But as a substitute for dry vermouth in a standard Martini, Dolin Blanc is at risk of being overpowered by a prattle of juniper, woody herbs, and spice. To give it room to breathe requires a gin that slinks in the background–seen but barely audible. And for that, I turn to the elevated well classic, New Amsterdam. (Seriously. I may appreciate the finer things in life, but I also have student loans to pay and avocado toast to buy, and New Amsterdam is what I have lying around.)
With proper chilling and dilution, it’s a Martini that stands in testament to Dolin Blanc’s beguiling charms and refusal to always play second fiddle. Some of you might say it isn’t a Martini at all, but I’m too busy enjoying my broke-ass, elegant cocktail to care.
Dolin Blanc Martini
- In a mixing glass using a bar spoon, stir everything with ice until well chilled and diluted. I usually go at it vigorously for a solid 20 seconds or more.

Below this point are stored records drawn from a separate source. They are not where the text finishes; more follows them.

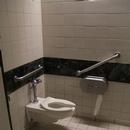 Salle de toilette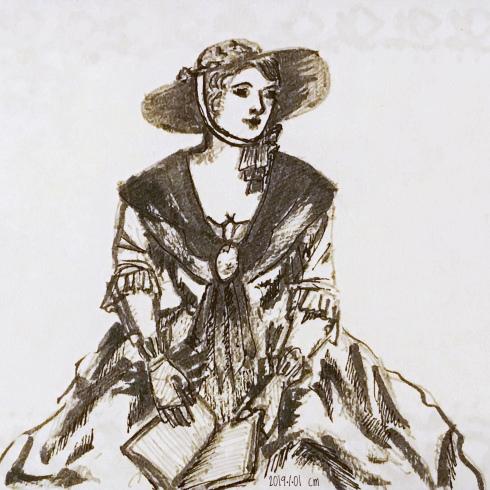 dessin à l'encre d'une femme lisant en habits du 19è siècle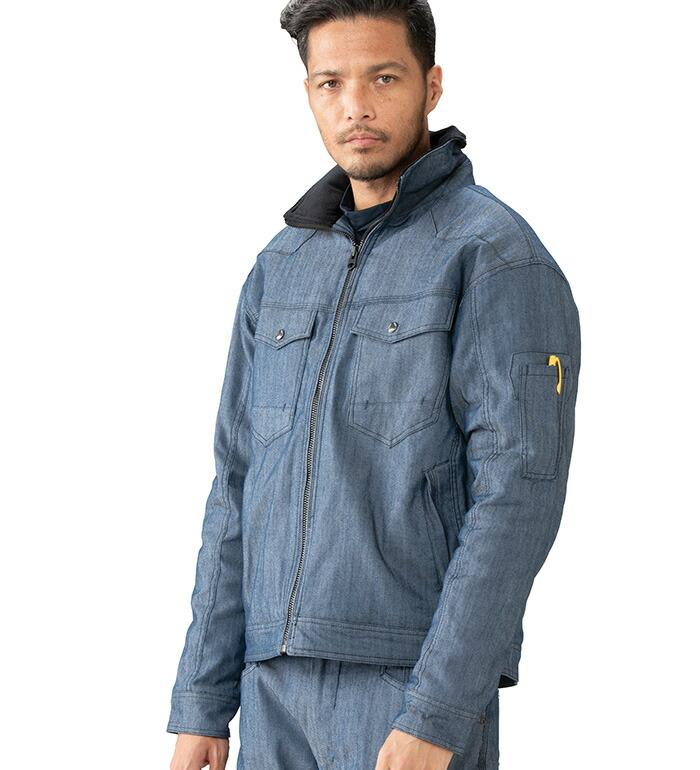 041-1 ストレッチ防寒ブルゾン 作業服・作業着 ジャンパー・ジャケット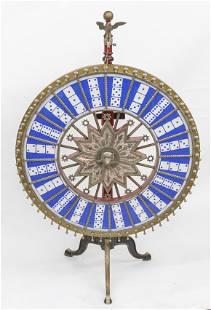 Outstanding H.C. Evans Dice Gaming Wheel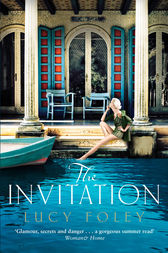 The Invitation: Escape with this epic, page-turning summer holiday read by Lucy Foley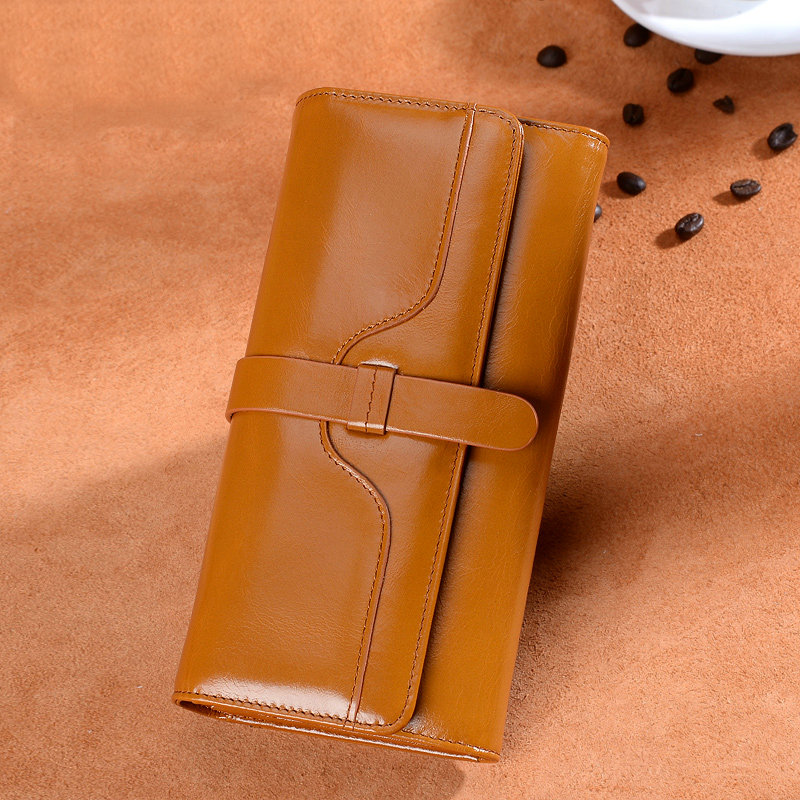 2020 new Korean womens wallet long pure leather retro oil wax cowhide womens big money wallet wallet package mail
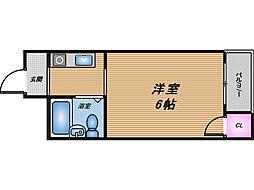 大阪府大阪市旭区中宮5丁目の賃貸マンションの間取り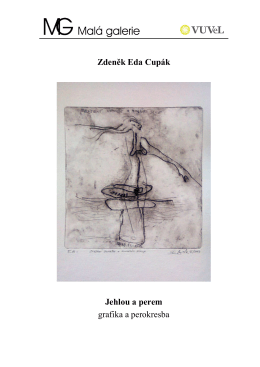 Zdeněk Eda Cupák Jehlou a perem grafika a perokresba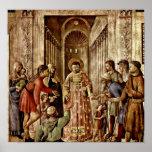 Fra Angelico - iglesia de StLawrence Impresiones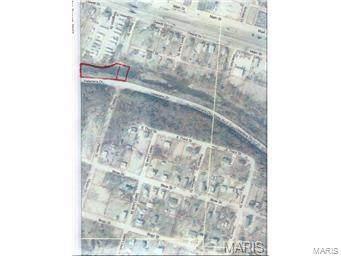 52 Highway E (Veterans Dr.) Hwy, De Soto, MO 63020 (#20085274) :: Parson Realty Group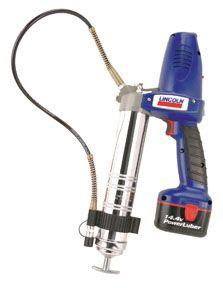 Lincoln 1442 Professional 14 4-Volt PowerLuber™ Cordless Grease Gun with  Carrying Case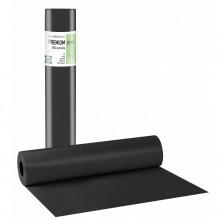 Покривало за легло PREMIUM - ролка - 58 см / 50 м - черно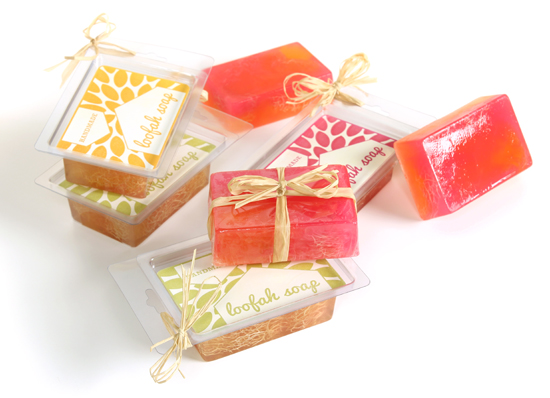 Handmade-Beauty-Box-Loofah-Soap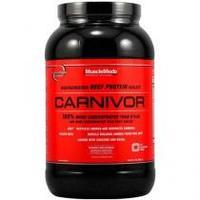 Carnivor - 980g Chocolate - Musclemeds -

- Strain into a chilled Martini glass.
- Squeeze the lemon peel above the glass to express the oils. Run the peel over the rim, and then throw it in your drink for good measure. Drink cold.
*I tried higher-end gins but they were too in your face for this particular expression of the Martini. I imagine something like Plymouth might work, but that’s on you to figure out.